[Start RECORDS SUPPLIED]
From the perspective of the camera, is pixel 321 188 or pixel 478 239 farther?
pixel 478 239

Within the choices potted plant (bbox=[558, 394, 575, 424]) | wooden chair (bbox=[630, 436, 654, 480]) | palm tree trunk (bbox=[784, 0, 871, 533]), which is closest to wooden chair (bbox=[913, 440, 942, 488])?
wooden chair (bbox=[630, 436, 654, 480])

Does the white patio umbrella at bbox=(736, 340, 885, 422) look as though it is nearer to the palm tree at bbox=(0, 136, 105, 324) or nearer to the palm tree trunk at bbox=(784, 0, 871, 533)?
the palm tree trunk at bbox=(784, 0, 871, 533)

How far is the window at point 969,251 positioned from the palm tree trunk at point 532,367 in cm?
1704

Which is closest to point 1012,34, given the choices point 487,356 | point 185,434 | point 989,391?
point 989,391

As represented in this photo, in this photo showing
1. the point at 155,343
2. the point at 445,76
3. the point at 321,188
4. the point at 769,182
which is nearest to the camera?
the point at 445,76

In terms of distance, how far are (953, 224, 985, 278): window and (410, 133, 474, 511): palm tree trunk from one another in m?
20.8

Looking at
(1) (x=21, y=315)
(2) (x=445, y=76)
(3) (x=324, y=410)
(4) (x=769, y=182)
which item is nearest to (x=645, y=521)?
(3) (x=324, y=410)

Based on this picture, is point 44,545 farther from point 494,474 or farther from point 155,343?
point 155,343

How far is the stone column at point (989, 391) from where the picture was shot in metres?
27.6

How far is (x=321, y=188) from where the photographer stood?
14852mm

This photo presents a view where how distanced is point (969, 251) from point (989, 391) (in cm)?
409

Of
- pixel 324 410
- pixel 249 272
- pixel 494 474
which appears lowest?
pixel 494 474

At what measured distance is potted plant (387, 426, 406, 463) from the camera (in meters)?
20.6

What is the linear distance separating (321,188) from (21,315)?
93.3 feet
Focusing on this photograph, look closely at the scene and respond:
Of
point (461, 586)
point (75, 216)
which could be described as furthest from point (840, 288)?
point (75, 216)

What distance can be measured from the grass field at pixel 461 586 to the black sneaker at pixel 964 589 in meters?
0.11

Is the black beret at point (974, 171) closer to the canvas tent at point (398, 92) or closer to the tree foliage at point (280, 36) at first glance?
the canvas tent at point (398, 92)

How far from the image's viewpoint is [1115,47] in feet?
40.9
[End RECORDS SUPPLIED]
→ **WHAT TO PRODUCE**
Reproduce the records in full, exactly as written.

→ **EXERCISE SOLUTION**
From the perspective of the camera, is pixel 321 188 or pixel 478 239 farther?
pixel 478 239

Within the choices potted plant (bbox=[558, 394, 575, 424]) | wooden chair (bbox=[630, 436, 654, 480]) | palm tree trunk (bbox=[784, 0, 871, 533]), which is closest to wooden chair (bbox=[913, 440, 942, 488])?
wooden chair (bbox=[630, 436, 654, 480])

Does the white patio umbrella at bbox=(736, 340, 885, 422) look as though it is nearer to the palm tree at bbox=(0, 136, 105, 324) or nearer to the palm tree trunk at bbox=(784, 0, 871, 533)?
the palm tree trunk at bbox=(784, 0, 871, 533)

How far is the window at point 969,251 positioned from the palm tree trunk at point 532,367 in cm?
1704

Which is closest to point 1012,34, given the choices point 487,356 | point 185,434 | point 989,391?
point 989,391

As represented in this photo, in this photo showing
1. the point at 155,343
2. the point at 445,76
3. the point at 321,188
4. the point at 769,182
which is nearest to the camera?
the point at 445,76

In terms of distance, how far are (953, 224, 985, 278): window and (410, 133, 474, 511): palm tree trunk from one another in m?
20.8

Looking at
(1) (x=21, y=315)
(2) (x=445, y=76)
(3) (x=324, y=410)
(4) (x=769, y=182)
which item is nearest to (x=645, y=521)?
(3) (x=324, y=410)

Based on this picture, is point 44,545 farther from point 494,474 or farther from point 155,343?
point 155,343

How far is the stone column at point (989, 391) from where the picture was shot in metres?
27.6

How far is (x=321, y=188) from where the photographer stood?
14852mm

This photo presents a view where how distanced is point (969, 251) from point (989, 391) (in cm)?
409

Of
- pixel 324 410
- pixel 249 272
- pixel 494 474
which appears lowest?
pixel 494 474

At what measured distance is potted plant (387, 426, 406, 463) from the camera (in meters)?
20.6

What is the linear distance separating (321,188) from (21,315)?
93.3 feet
Focusing on this photograph, look closely at the scene and respond:
Of
point (461, 586)
point (75, 216)
which could be described as furthest from point (840, 288)?
point (75, 216)

What distance can be measured from the grass field at pixel 461 586 to the black sneaker at pixel 964 589 in meters?
0.11

Is the black beret at point (974, 171) closer to the canvas tent at point (398, 92) or closer to the tree foliage at point (280, 36) at first glance?
the canvas tent at point (398, 92)

How far from the image's viewpoint is [1115,47] in feet?
40.9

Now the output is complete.